If you have successfully installaled this software, you will get a message "Using pathway elaboration to predict the kinetics of nucleic acid kinetics ... ".
[1] Sedigheh Zolaktaf*, Frits Dannenberg*, Mark Schmidt, Anne Condon, and Erik Winfree, The Pathway Elaboration Method for Mean First Passage Time Estimation in Large Continuous-Time Markov Chains with Applications to Nucleic Acid Kinetics, under review.
[2] Schaeffer JM, Thachuk C, Winfree E. Stochastic simulation of the kinetics of multiple interacting nucleic acid strands. InInternational Workshop on DNA-Based Computers 2015 Aug 17 (pp. 194-211). Springer, Cham.

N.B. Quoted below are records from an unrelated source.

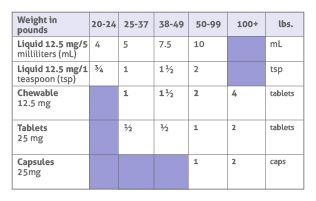 dosage-table-benadryl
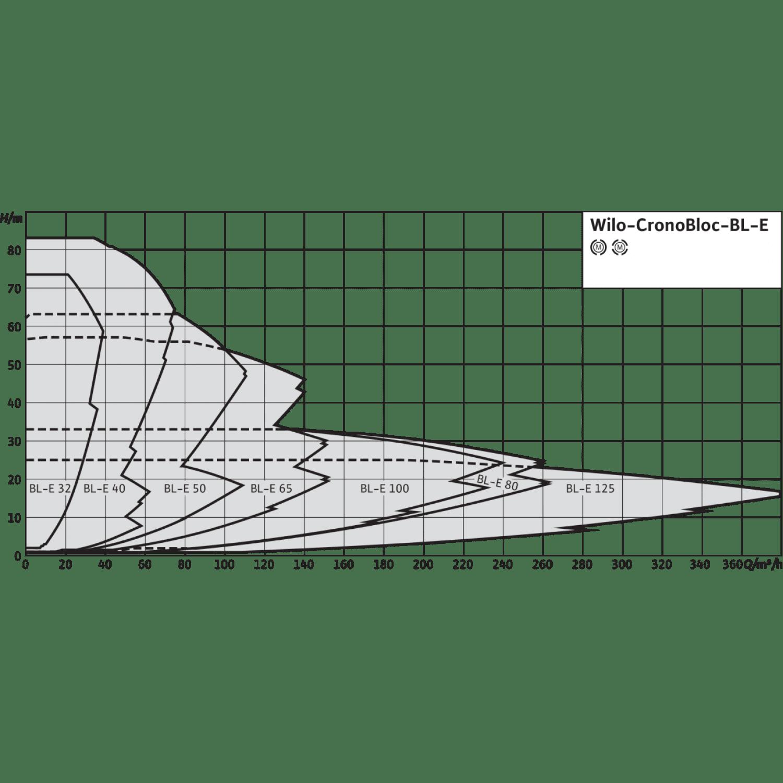 Блочный насос Wilo CronoBloc-BL-E 65/170-15/2-R1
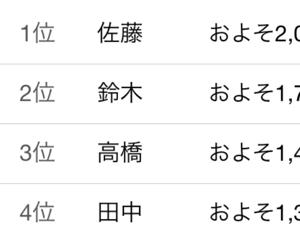 自分の苗字は日本で何位?ランキング検索がおもしろいiPhoneアプリ「名字由来net」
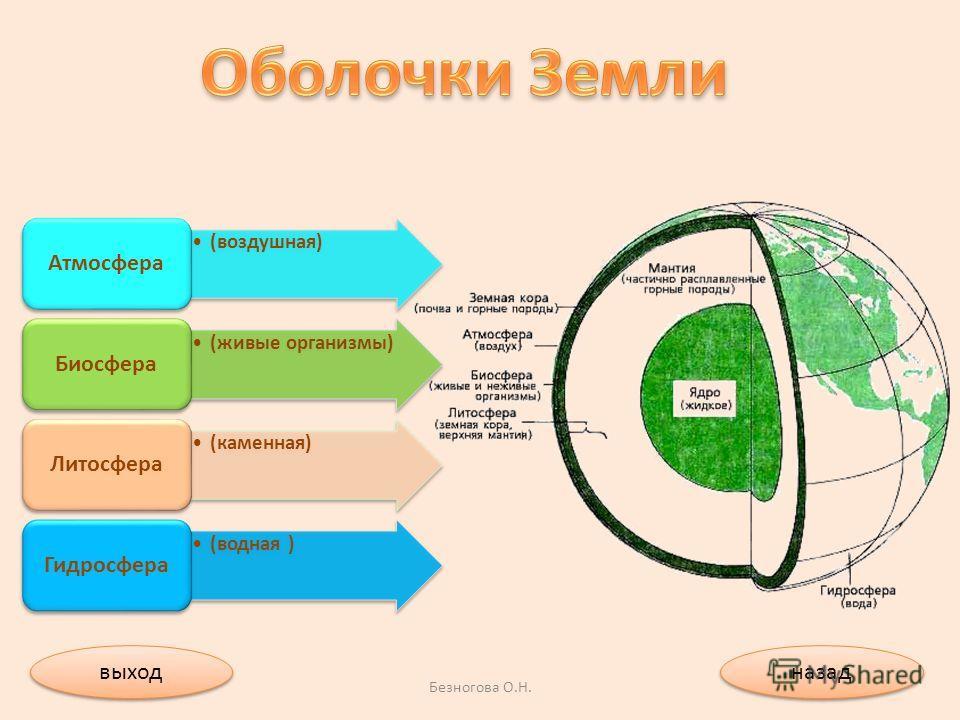 (воздушная) Атмосфера (живые организмы) Биосфера (каменная) Литосфера (водная ) Гидросфера назад выход Безногова О.Н.
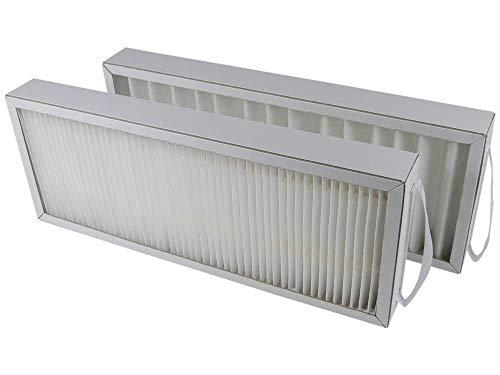 Sparhai24 1x G4 / F7 alternatives Filter Set passend für Pluggit Avent P 310 in Erstausrüster-Qualität APFG4F7-310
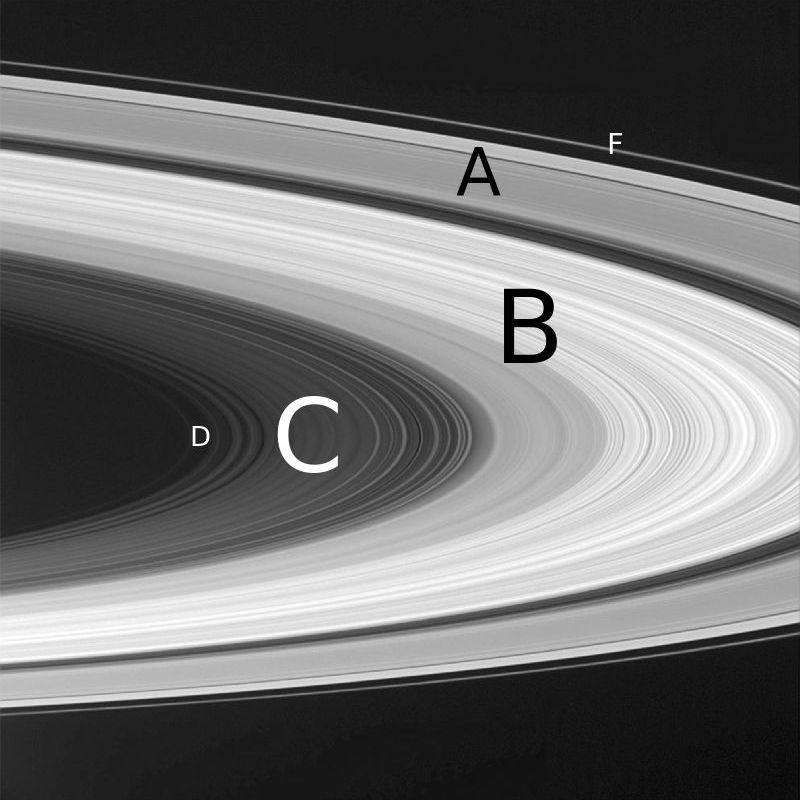 Diagram of Saturn's rings with labels.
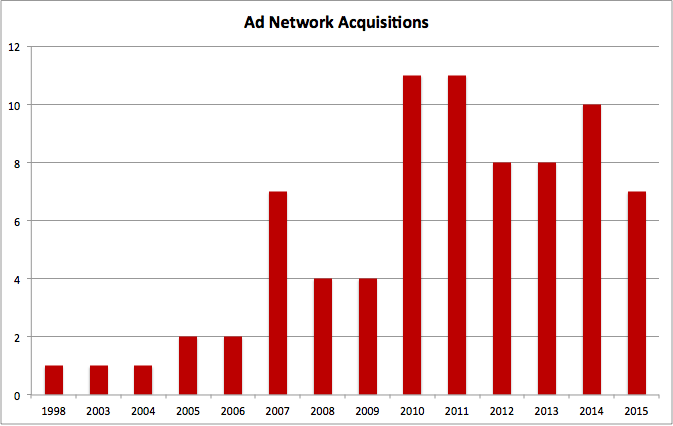 Ad network acquisitions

[3] Bonnet G, Krichevsky O, Libchaber A. Kinetics of conformational fluctuations in DNA hairpin-loops. Proceedings of the National Academy of Sciences. 1998 Jul 21;95(15):8602-6.
[4] Cisse II, Kim H, Ha T. A rule of seven in Watson-Crick base-pairing of mismatched sequences. Nature structural & molecular biology. 2012 Jun;19(6):623.
[5] Hata H, Kitajima T, Suyama A. Influence of thermodynamically unfavorable secondary structures on DNA hybridization kinetics. Nucleic acids research. 2018 Jan 25;46(2):782-91.
[6] Machinek RR, Ouldridge TE, Haley NE, Bath J, Turberfield AJ. Programmable energy landscapes for kinetic control of DNA strand displacement. Nature communications. 2014 Nov 10;5(1):1-9.
[7] Zhang JX, Fang JZ, Duan W, Wu LR, Zhang AW, Dalchau N, Yordanov B, Petersen R, Phillips A, Zhang DY. Predicting DNA hybridization kinetics from sequence. Nature chemistry. 2018 Jan;10(1):91-8.